# [Excerpt provided]
# ForScore Notation Viewing App



## JonFairhurst (Feb 10, 2016)

I just bought and downloaded ForScore ($9.99) for the iPad Pro. I like it!

I've been playing in a community orchestra, and over time my binder has gotten thicker and more and more unwieldy. I've had the iPad Pro for a few weeks and decided to try going electronic. Why didn't I do this earlier!?!

ForScore isn't just a PDF viewer. It lets you organize and search scores. You can also add a bookmark, so you don't pull up a composite score and flip 20 pages to find your part. The bookmark can include just your pages of interest.

You can also add annotations, which are especially nice with the Apple Pencil. So when the director says to add a slur here and staccato there, you can add it on. This works even for purchased, protected PDFs. I might just add some blank staff PDFs so I can quickly notate ideas. Yeah, there's no export or playback, but there's no need to write cleanly for handwriting recognition either. Just scribble, if you want.

The app works with Dropbox and other iCloud apps, plus email, etc. It turns pages fast and with good visual feedback and it makes full use of the high resolution screen.

Next, I need to get page turn pedals. Does anybody have experience with AirTurn PED, PageFlip, or other solutions? Cheap, reliable, and quiet with minimum battery hassle would be the main requirements.

I have yet to use this setup in a group rehearsal or performance, but I'm confident that it will do well. I'll report on how it goes...


----------



## resound (Feb 11, 2016)

You actually can export annotated PDFs. Just click on Share in the toolbox 

I have the AirTurn pedal and it works great with forScore. You can have the app do 1/2 page turns which is kind of nice when you have a ton of page turns.


----------



## bryla (Feb 11, 2016)

I too bought ForScore as the last member in my band 6 months ago. Love it! The boys both use AirTurn and PageFlip and it seems that AirTurn is best/most reliable. I decided to get me one of those based on their information anyway.


----------



## JonFairhurst (Feb 11, 2016)

# [Tasks for this exercise]
1. From the ForScore thread, reproduce the passage starting with "The app works" and going on through "how it goes...".
2. Translate this sentence from the ForScore thread into Spanish: "You can also add a bookmark, so you don't pull up a composite score and flip 20 pages to find your part."

# [Provided data]
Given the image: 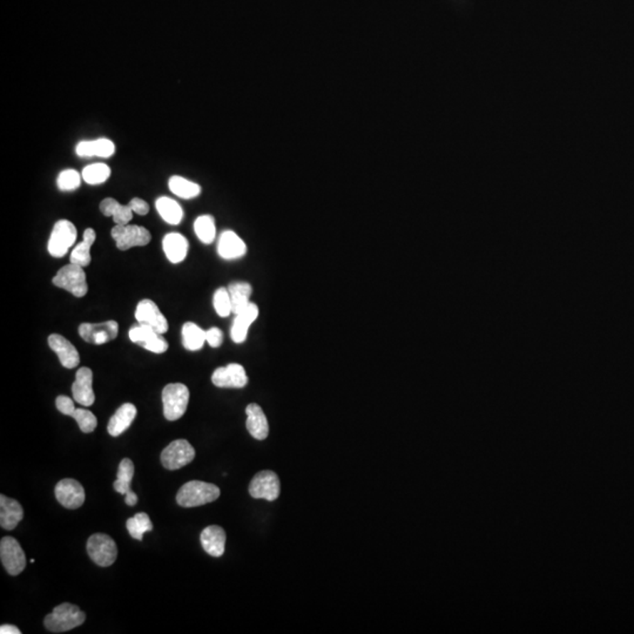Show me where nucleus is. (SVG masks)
<instances>
[{"instance_id":"1","label":"nucleus","mask_w":634,"mask_h":634,"mask_svg":"<svg viewBox=\"0 0 634 634\" xmlns=\"http://www.w3.org/2000/svg\"><path fill=\"white\" fill-rule=\"evenodd\" d=\"M220 489L215 484L201 481H190L180 488L176 503L183 508H195L215 501L220 497Z\"/></svg>"},{"instance_id":"2","label":"nucleus","mask_w":634,"mask_h":634,"mask_svg":"<svg viewBox=\"0 0 634 634\" xmlns=\"http://www.w3.org/2000/svg\"><path fill=\"white\" fill-rule=\"evenodd\" d=\"M86 615L76 605L63 603L47 615L44 625L52 633H63L83 625Z\"/></svg>"},{"instance_id":"3","label":"nucleus","mask_w":634,"mask_h":634,"mask_svg":"<svg viewBox=\"0 0 634 634\" xmlns=\"http://www.w3.org/2000/svg\"><path fill=\"white\" fill-rule=\"evenodd\" d=\"M190 402V390L183 383H170L163 390V415L168 421L181 419Z\"/></svg>"},{"instance_id":"4","label":"nucleus","mask_w":634,"mask_h":634,"mask_svg":"<svg viewBox=\"0 0 634 634\" xmlns=\"http://www.w3.org/2000/svg\"><path fill=\"white\" fill-rule=\"evenodd\" d=\"M54 286L65 289L76 297H83L88 292L86 274L83 267L70 263L58 270L57 275L52 280Z\"/></svg>"},{"instance_id":"5","label":"nucleus","mask_w":634,"mask_h":634,"mask_svg":"<svg viewBox=\"0 0 634 634\" xmlns=\"http://www.w3.org/2000/svg\"><path fill=\"white\" fill-rule=\"evenodd\" d=\"M77 240V228L68 220H59L54 225L51 232L47 250L53 257H63L66 255L71 247Z\"/></svg>"},{"instance_id":"6","label":"nucleus","mask_w":634,"mask_h":634,"mask_svg":"<svg viewBox=\"0 0 634 634\" xmlns=\"http://www.w3.org/2000/svg\"><path fill=\"white\" fill-rule=\"evenodd\" d=\"M111 235L120 250H128L133 247L147 246L152 240L150 230L136 225H116Z\"/></svg>"},{"instance_id":"7","label":"nucleus","mask_w":634,"mask_h":634,"mask_svg":"<svg viewBox=\"0 0 634 634\" xmlns=\"http://www.w3.org/2000/svg\"><path fill=\"white\" fill-rule=\"evenodd\" d=\"M87 553L96 565L107 568L116 561L118 548L110 536L94 533L87 541Z\"/></svg>"},{"instance_id":"8","label":"nucleus","mask_w":634,"mask_h":634,"mask_svg":"<svg viewBox=\"0 0 634 634\" xmlns=\"http://www.w3.org/2000/svg\"><path fill=\"white\" fill-rule=\"evenodd\" d=\"M195 459V450L186 439H176L163 449L161 463L167 470H179Z\"/></svg>"},{"instance_id":"9","label":"nucleus","mask_w":634,"mask_h":634,"mask_svg":"<svg viewBox=\"0 0 634 634\" xmlns=\"http://www.w3.org/2000/svg\"><path fill=\"white\" fill-rule=\"evenodd\" d=\"M0 559L4 568L11 576H18L26 568L25 552L14 537H4L0 541Z\"/></svg>"},{"instance_id":"10","label":"nucleus","mask_w":634,"mask_h":634,"mask_svg":"<svg viewBox=\"0 0 634 634\" xmlns=\"http://www.w3.org/2000/svg\"><path fill=\"white\" fill-rule=\"evenodd\" d=\"M79 335L85 342L90 344H105L116 339L119 332V324L116 321H107L103 323H83L80 324Z\"/></svg>"},{"instance_id":"11","label":"nucleus","mask_w":634,"mask_h":634,"mask_svg":"<svg viewBox=\"0 0 634 634\" xmlns=\"http://www.w3.org/2000/svg\"><path fill=\"white\" fill-rule=\"evenodd\" d=\"M280 479L275 472L270 470L259 472L254 476L250 484V494L252 498L275 501L279 498Z\"/></svg>"},{"instance_id":"12","label":"nucleus","mask_w":634,"mask_h":634,"mask_svg":"<svg viewBox=\"0 0 634 634\" xmlns=\"http://www.w3.org/2000/svg\"><path fill=\"white\" fill-rule=\"evenodd\" d=\"M128 336L132 342L154 354H163L168 349V342L163 334H159L150 327L143 324L133 326L130 329Z\"/></svg>"},{"instance_id":"13","label":"nucleus","mask_w":634,"mask_h":634,"mask_svg":"<svg viewBox=\"0 0 634 634\" xmlns=\"http://www.w3.org/2000/svg\"><path fill=\"white\" fill-rule=\"evenodd\" d=\"M136 319L139 324L150 327L163 335L168 332V321L152 300L145 299L138 303Z\"/></svg>"},{"instance_id":"14","label":"nucleus","mask_w":634,"mask_h":634,"mask_svg":"<svg viewBox=\"0 0 634 634\" xmlns=\"http://www.w3.org/2000/svg\"><path fill=\"white\" fill-rule=\"evenodd\" d=\"M56 498L63 508L76 510L85 501V490L79 481L72 479H61L54 489Z\"/></svg>"},{"instance_id":"15","label":"nucleus","mask_w":634,"mask_h":634,"mask_svg":"<svg viewBox=\"0 0 634 634\" xmlns=\"http://www.w3.org/2000/svg\"><path fill=\"white\" fill-rule=\"evenodd\" d=\"M212 382L218 388L241 389L246 387L248 377L242 365L230 363L213 372Z\"/></svg>"},{"instance_id":"16","label":"nucleus","mask_w":634,"mask_h":634,"mask_svg":"<svg viewBox=\"0 0 634 634\" xmlns=\"http://www.w3.org/2000/svg\"><path fill=\"white\" fill-rule=\"evenodd\" d=\"M92 383H93L92 370L86 367L80 368L76 375V381L72 385V394L76 402L83 407H91L94 404L96 395L92 388Z\"/></svg>"},{"instance_id":"17","label":"nucleus","mask_w":634,"mask_h":634,"mask_svg":"<svg viewBox=\"0 0 634 634\" xmlns=\"http://www.w3.org/2000/svg\"><path fill=\"white\" fill-rule=\"evenodd\" d=\"M48 346L57 354L58 359L63 367L73 369L80 363V355L77 348L59 334L48 336Z\"/></svg>"},{"instance_id":"18","label":"nucleus","mask_w":634,"mask_h":634,"mask_svg":"<svg viewBox=\"0 0 634 634\" xmlns=\"http://www.w3.org/2000/svg\"><path fill=\"white\" fill-rule=\"evenodd\" d=\"M134 476L133 461L130 459H123L120 461L118 477L114 481V490L120 495L125 496V503L130 506H134L138 503V496L131 489V483Z\"/></svg>"},{"instance_id":"19","label":"nucleus","mask_w":634,"mask_h":634,"mask_svg":"<svg viewBox=\"0 0 634 634\" xmlns=\"http://www.w3.org/2000/svg\"><path fill=\"white\" fill-rule=\"evenodd\" d=\"M257 316H259V308L255 303L252 302H250L246 309H243L242 312L236 315L235 319L232 322V330H230L232 342L240 344V343L246 341L250 327L255 322Z\"/></svg>"},{"instance_id":"20","label":"nucleus","mask_w":634,"mask_h":634,"mask_svg":"<svg viewBox=\"0 0 634 634\" xmlns=\"http://www.w3.org/2000/svg\"><path fill=\"white\" fill-rule=\"evenodd\" d=\"M218 252L225 260H236L247 252L246 243L232 230H225L220 235Z\"/></svg>"},{"instance_id":"21","label":"nucleus","mask_w":634,"mask_h":634,"mask_svg":"<svg viewBox=\"0 0 634 634\" xmlns=\"http://www.w3.org/2000/svg\"><path fill=\"white\" fill-rule=\"evenodd\" d=\"M203 548L212 557H221L225 553L226 546V532L221 526L210 525L207 526L200 536Z\"/></svg>"},{"instance_id":"22","label":"nucleus","mask_w":634,"mask_h":634,"mask_svg":"<svg viewBox=\"0 0 634 634\" xmlns=\"http://www.w3.org/2000/svg\"><path fill=\"white\" fill-rule=\"evenodd\" d=\"M247 430L255 439L263 441L270 435V424L266 415L259 404L252 403L246 408Z\"/></svg>"},{"instance_id":"23","label":"nucleus","mask_w":634,"mask_h":634,"mask_svg":"<svg viewBox=\"0 0 634 634\" xmlns=\"http://www.w3.org/2000/svg\"><path fill=\"white\" fill-rule=\"evenodd\" d=\"M24 518L23 506L19 501L9 498L6 496H0V525L4 530L11 531L17 528V525Z\"/></svg>"},{"instance_id":"24","label":"nucleus","mask_w":634,"mask_h":634,"mask_svg":"<svg viewBox=\"0 0 634 634\" xmlns=\"http://www.w3.org/2000/svg\"><path fill=\"white\" fill-rule=\"evenodd\" d=\"M136 414H138V410H136V405L132 403H125L121 405L116 410V414L111 417L110 422L107 425L108 434L113 437H118L123 434L133 423Z\"/></svg>"},{"instance_id":"25","label":"nucleus","mask_w":634,"mask_h":634,"mask_svg":"<svg viewBox=\"0 0 634 634\" xmlns=\"http://www.w3.org/2000/svg\"><path fill=\"white\" fill-rule=\"evenodd\" d=\"M76 152L81 158H111L116 153V145L113 141L106 138L81 141L76 147Z\"/></svg>"},{"instance_id":"26","label":"nucleus","mask_w":634,"mask_h":634,"mask_svg":"<svg viewBox=\"0 0 634 634\" xmlns=\"http://www.w3.org/2000/svg\"><path fill=\"white\" fill-rule=\"evenodd\" d=\"M188 247V240L179 232H170L163 240V252L172 263L183 262L186 259Z\"/></svg>"},{"instance_id":"27","label":"nucleus","mask_w":634,"mask_h":634,"mask_svg":"<svg viewBox=\"0 0 634 634\" xmlns=\"http://www.w3.org/2000/svg\"><path fill=\"white\" fill-rule=\"evenodd\" d=\"M100 210L105 216H112L116 225H128L133 219V210L128 205H121L113 198H106L100 203Z\"/></svg>"},{"instance_id":"28","label":"nucleus","mask_w":634,"mask_h":634,"mask_svg":"<svg viewBox=\"0 0 634 634\" xmlns=\"http://www.w3.org/2000/svg\"><path fill=\"white\" fill-rule=\"evenodd\" d=\"M96 237V232L92 228H87L83 232V242L79 243L71 252V263H74V265L81 267L90 266L91 261H92L91 248L93 246Z\"/></svg>"},{"instance_id":"29","label":"nucleus","mask_w":634,"mask_h":634,"mask_svg":"<svg viewBox=\"0 0 634 634\" xmlns=\"http://www.w3.org/2000/svg\"><path fill=\"white\" fill-rule=\"evenodd\" d=\"M156 210L159 213L160 216L163 218L167 223L170 225H179L183 219V210L179 203L175 200L167 198V196H161L156 200Z\"/></svg>"},{"instance_id":"30","label":"nucleus","mask_w":634,"mask_h":634,"mask_svg":"<svg viewBox=\"0 0 634 634\" xmlns=\"http://www.w3.org/2000/svg\"><path fill=\"white\" fill-rule=\"evenodd\" d=\"M228 292H230V300H232V314L237 315L250 303V299L252 292V286L247 282H234L228 287Z\"/></svg>"},{"instance_id":"31","label":"nucleus","mask_w":634,"mask_h":634,"mask_svg":"<svg viewBox=\"0 0 634 634\" xmlns=\"http://www.w3.org/2000/svg\"><path fill=\"white\" fill-rule=\"evenodd\" d=\"M206 342V332L198 324L187 322L183 327V344L190 352H198Z\"/></svg>"},{"instance_id":"32","label":"nucleus","mask_w":634,"mask_h":634,"mask_svg":"<svg viewBox=\"0 0 634 634\" xmlns=\"http://www.w3.org/2000/svg\"><path fill=\"white\" fill-rule=\"evenodd\" d=\"M170 192L181 199H194L201 194V187L198 183L185 179L183 176L173 175L168 181Z\"/></svg>"},{"instance_id":"33","label":"nucleus","mask_w":634,"mask_h":634,"mask_svg":"<svg viewBox=\"0 0 634 634\" xmlns=\"http://www.w3.org/2000/svg\"><path fill=\"white\" fill-rule=\"evenodd\" d=\"M126 526L131 537L136 541H143V535L146 532L153 530V524L150 521V516L145 512H139L132 518L128 519L126 521Z\"/></svg>"},{"instance_id":"34","label":"nucleus","mask_w":634,"mask_h":634,"mask_svg":"<svg viewBox=\"0 0 634 634\" xmlns=\"http://www.w3.org/2000/svg\"><path fill=\"white\" fill-rule=\"evenodd\" d=\"M194 230L201 242L210 245L215 240V220L212 215L199 216L194 223Z\"/></svg>"},{"instance_id":"35","label":"nucleus","mask_w":634,"mask_h":634,"mask_svg":"<svg viewBox=\"0 0 634 634\" xmlns=\"http://www.w3.org/2000/svg\"><path fill=\"white\" fill-rule=\"evenodd\" d=\"M81 175L88 185H101L110 179L111 168L106 163H92L83 168Z\"/></svg>"},{"instance_id":"36","label":"nucleus","mask_w":634,"mask_h":634,"mask_svg":"<svg viewBox=\"0 0 634 634\" xmlns=\"http://www.w3.org/2000/svg\"><path fill=\"white\" fill-rule=\"evenodd\" d=\"M213 305H214L216 314L220 317H227L230 315V312H232V300H230L228 288H219L214 292Z\"/></svg>"},{"instance_id":"37","label":"nucleus","mask_w":634,"mask_h":634,"mask_svg":"<svg viewBox=\"0 0 634 634\" xmlns=\"http://www.w3.org/2000/svg\"><path fill=\"white\" fill-rule=\"evenodd\" d=\"M71 417H73L79 425L80 430L85 434H90L96 430L98 421L94 416L93 412L86 409H74L73 411L70 414Z\"/></svg>"},{"instance_id":"38","label":"nucleus","mask_w":634,"mask_h":634,"mask_svg":"<svg viewBox=\"0 0 634 634\" xmlns=\"http://www.w3.org/2000/svg\"><path fill=\"white\" fill-rule=\"evenodd\" d=\"M83 175L76 170H65L59 174L57 179L58 188L63 192H71L79 188Z\"/></svg>"},{"instance_id":"39","label":"nucleus","mask_w":634,"mask_h":634,"mask_svg":"<svg viewBox=\"0 0 634 634\" xmlns=\"http://www.w3.org/2000/svg\"><path fill=\"white\" fill-rule=\"evenodd\" d=\"M206 342H208L212 348H219L223 342V332L216 327L206 330Z\"/></svg>"},{"instance_id":"40","label":"nucleus","mask_w":634,"mask_h":634,"mask_svg":"<svg viewBox=\"0 0 634 634\" xmlns=\"http://www.w3.org/2000/svg\"><path fill=\"white\" fill-rule=\"evenodd\" d=\"M56 405H57L58 410L63 415L66 416H70L71 412L76 409L73 401L70 397H67V396H58L57 399H56Z\"/></svg>"},{"instance_id":"41","label":"nucleus","mask_w":634,"mask_h":634,"mask_svg":"<svg viewBox=\"0 0 634 634\" xmlns=\"http://www.w3.org/2000/svg\"><path fill=\"white\" fill-rule=\"evenodd\" d=\"M128 206H130L131 210H133V213H136L138 215H147L148 212H150V206H148V203H147L145 200L140 199V198H134V199L131 200Z\"/></svg>"},{"instance_id":"42","label":"nucleus","mask_w":634,"mask_h":634,"mask_svg":"<svg viewBox=\"0 0 634 634\" xmlns=\"http://www.w3.org/2000/svg\"><path fill=\"white\" fill-rule=\"evenodd\" d=\"M0 633L1 634H20L19 628L17 626H14V625H1L0 626Z\"/></svg>"}]
</instances>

# [Responses per task]
1.
The app works with Dropbox and other iCloud apps, plus email, etc. It turns pages fast and with good visual feedback and it makes full use of the high resolution screen.

Next, I need to get page turn pedals. Does anybody have experience with AirTurn PED, PageFlip, or other solutions? Cheap, reliable, and quiet with minimum battery hassle would be the main requirements.

I have yet to use this setup in a group rehearsal or performance, but I'm confident that it will do well. I'll report on how it goes...

2. También puedes añadir un marcador, para no tener que abrir una partitura completa y pasar 20 páginas hasta encontrar tu parte.